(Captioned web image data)
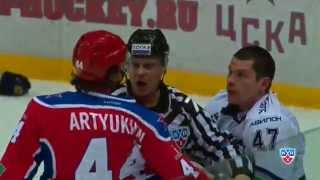 Бой КХЛ: Артюхин VS Осипов / KHL Fight: Artyukhin punishes Osipov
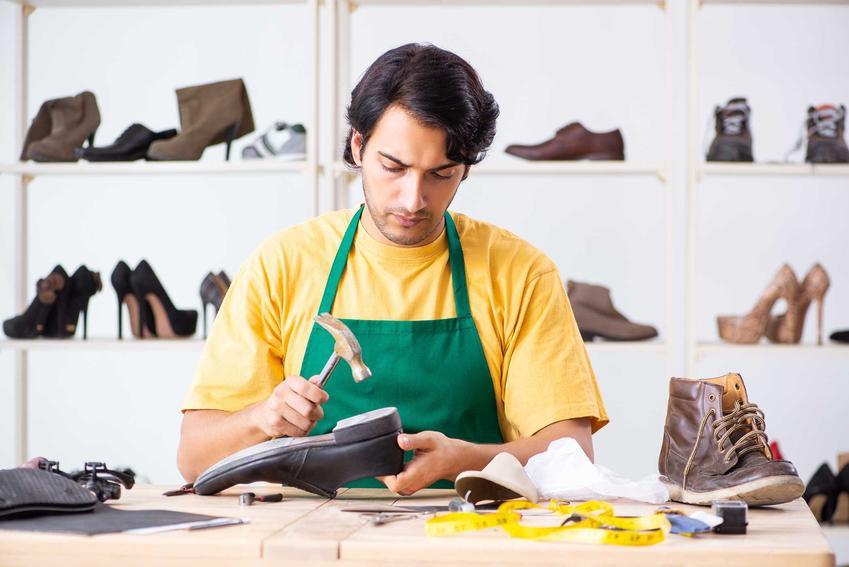 Rozbijanie butów młotkiem oraz oraz inne domowe sposoby na obcierające buty na pięcie oraz specjalne preparaty na rozciąganie butów
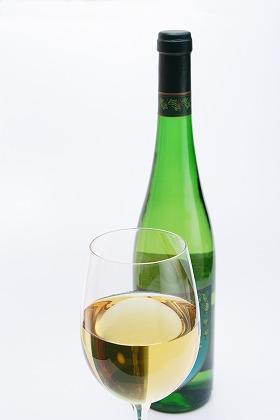 ワインとボトル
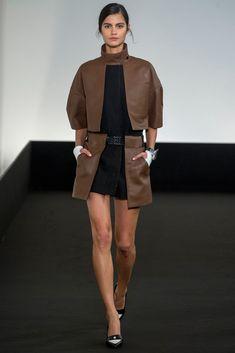 Hermès Spring 2013 Ready-to-Wear Fashion Show - Maud Barrandon (NATHALIE)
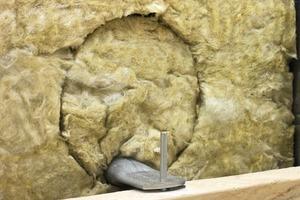 UMA-Einmörtelanker im korrekt eingebauten Zustand: die Dämmung wurde wieder eingesetzt<br />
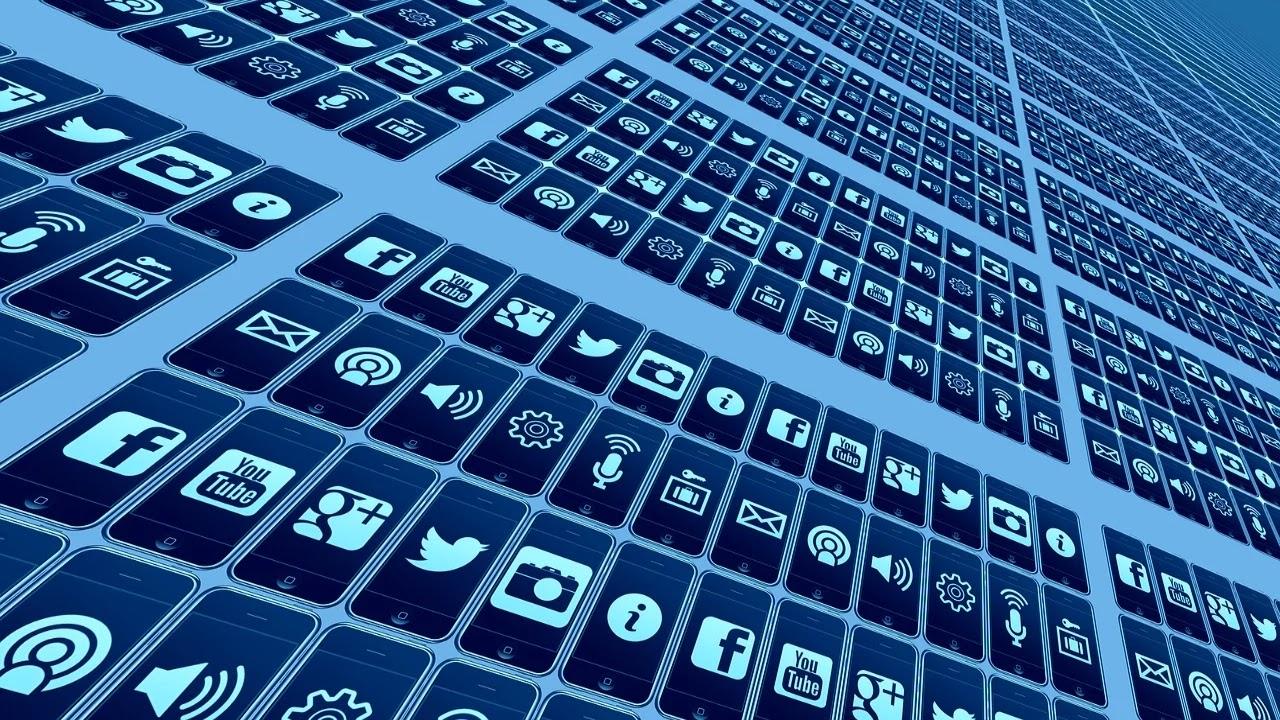 peran media sosial dalam politik, bisnis, pemasaran dan kehidupan sehari-hari.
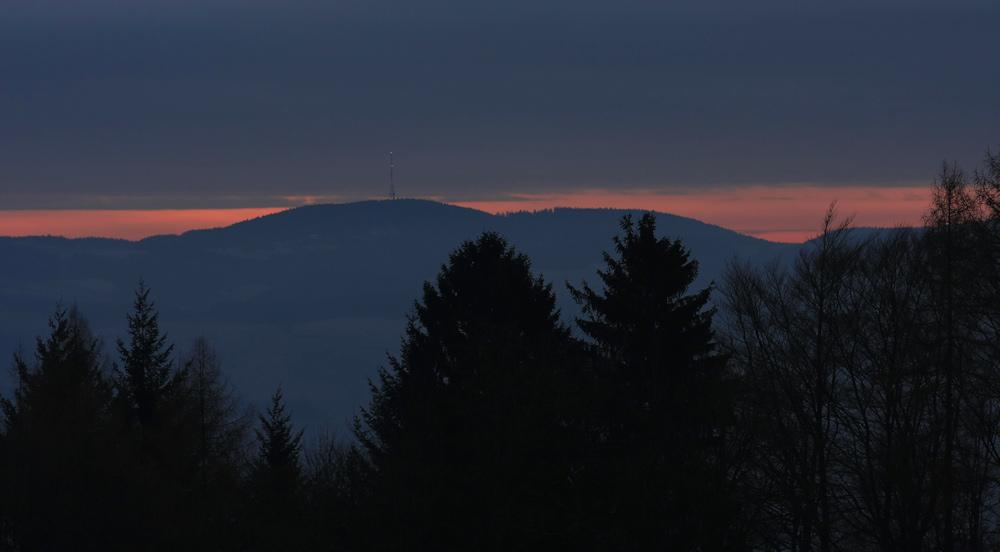 Bewölkter Sonnenaufgang über dem Odenwald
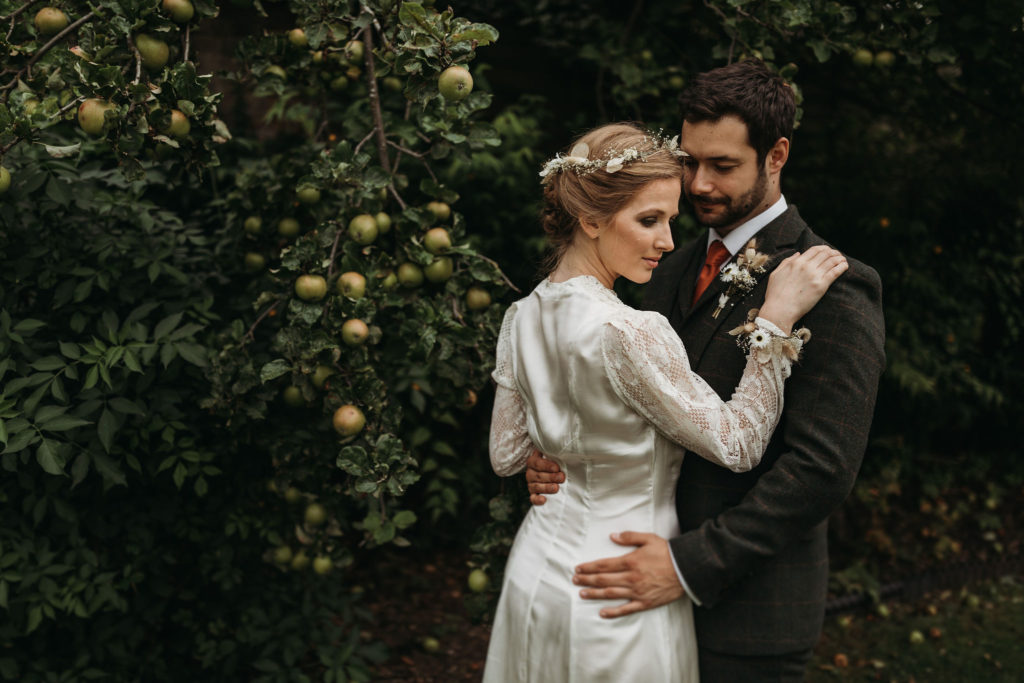 Ethical Vintage Elopement in Cambridge With 1940's Dress and Styling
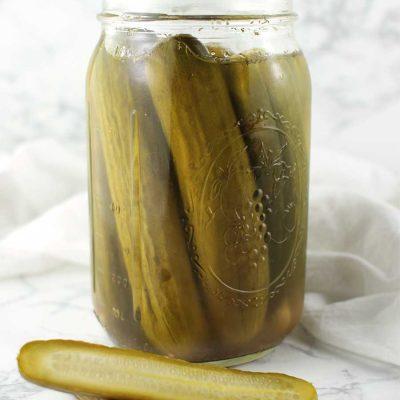 Homemade Garlic Dill Pickles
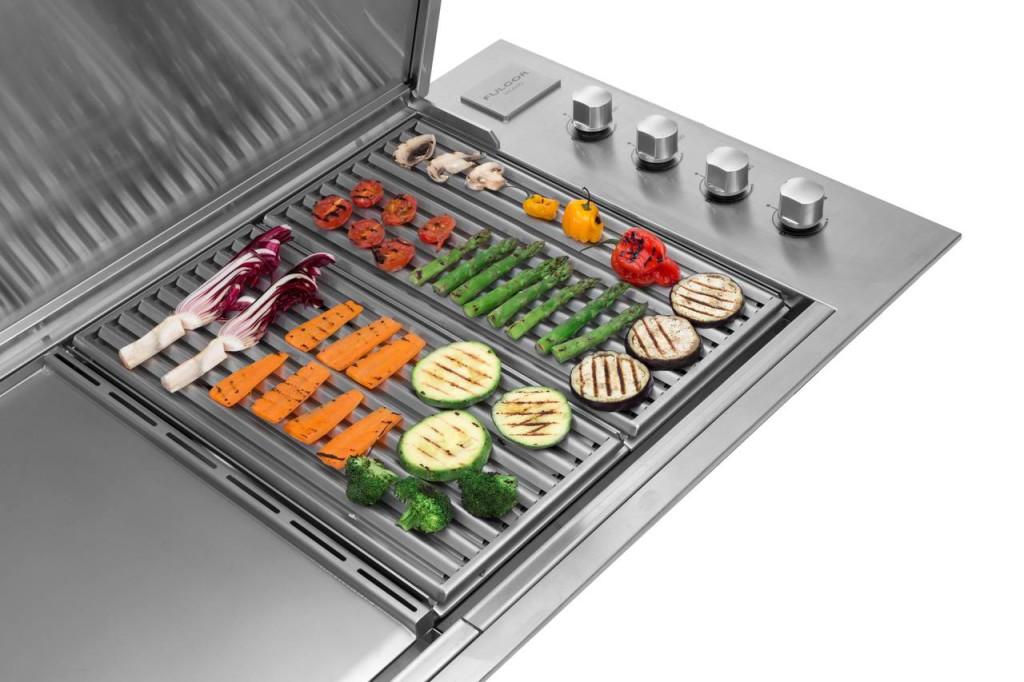 Supreme 100 è il barbecue da incasso per outdoor, realizzato in acciaio inox 316 da Fulgor-Mlano.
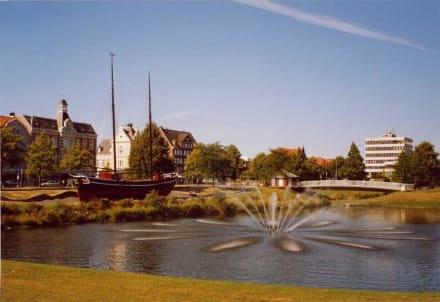 Schiff und Brunnen - Altstadt Cuxhaven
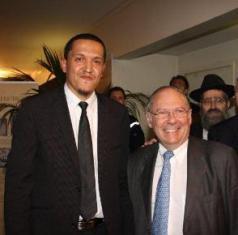 Hassan Chalghoumi accompagné de Richard Prasquier, président du CRIF.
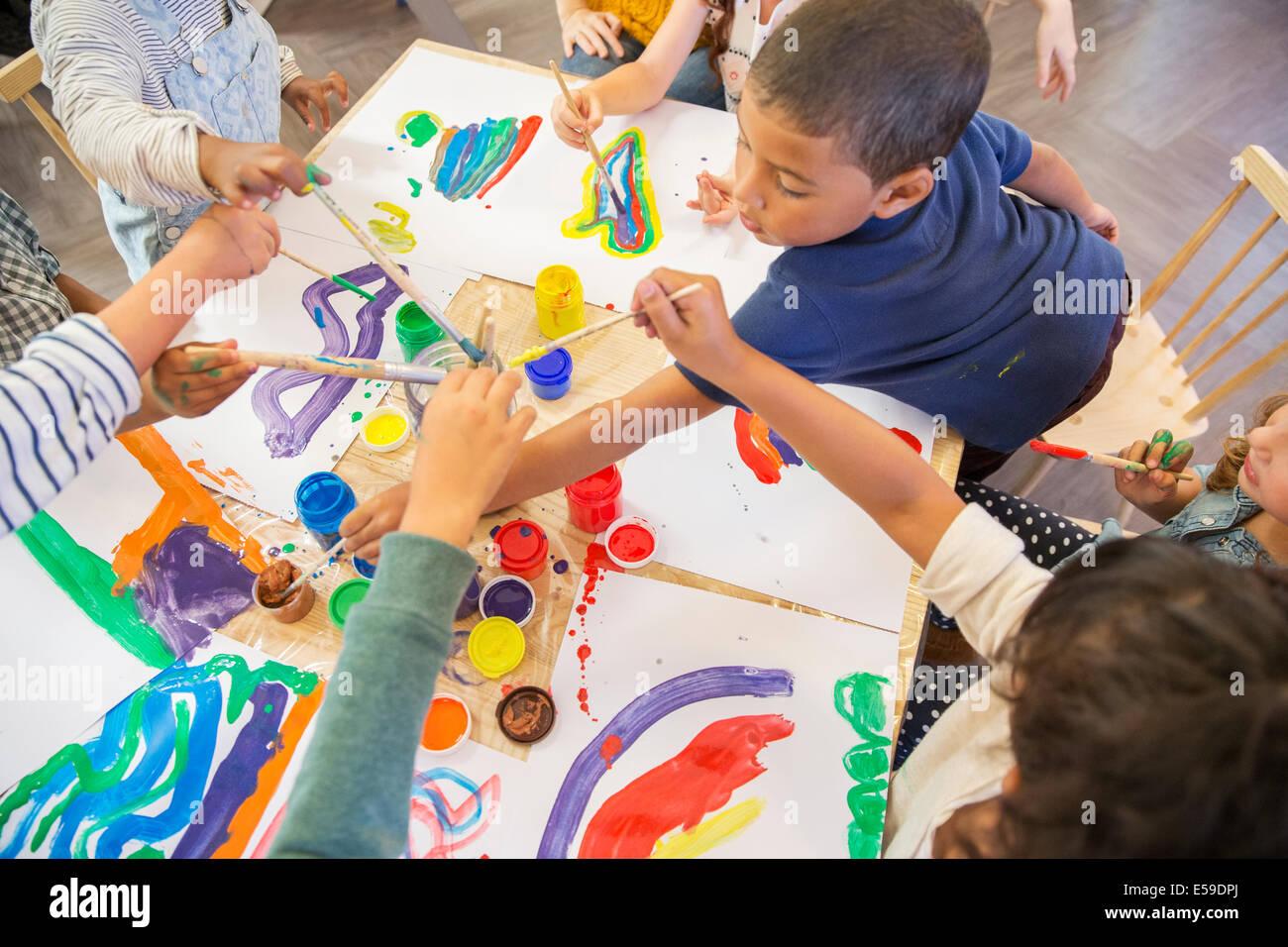 Kinder malen in der Klasse Stockbild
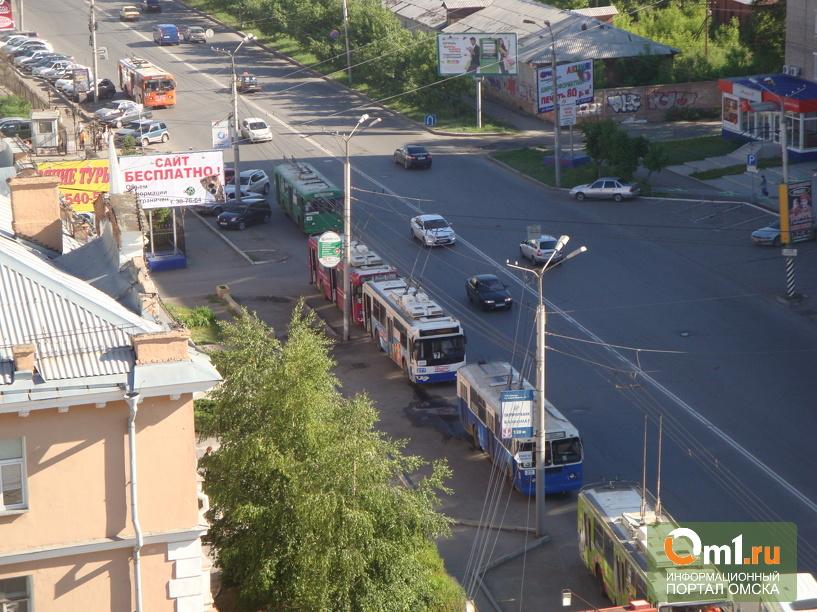 В центре Омска образовалась пробка из троллейбусов (ФОТО)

_Exercise instructions_:
Pictures don't belong in the copy. Retype exactly the lines from the one with "Kinder malen in der Klasse Stockbild" through the last line of the records.

_Output_:
 Kinder malen in der Klasse Stockbild
 В центре Омска образовалась пробка из троллейбусов (ФОТО)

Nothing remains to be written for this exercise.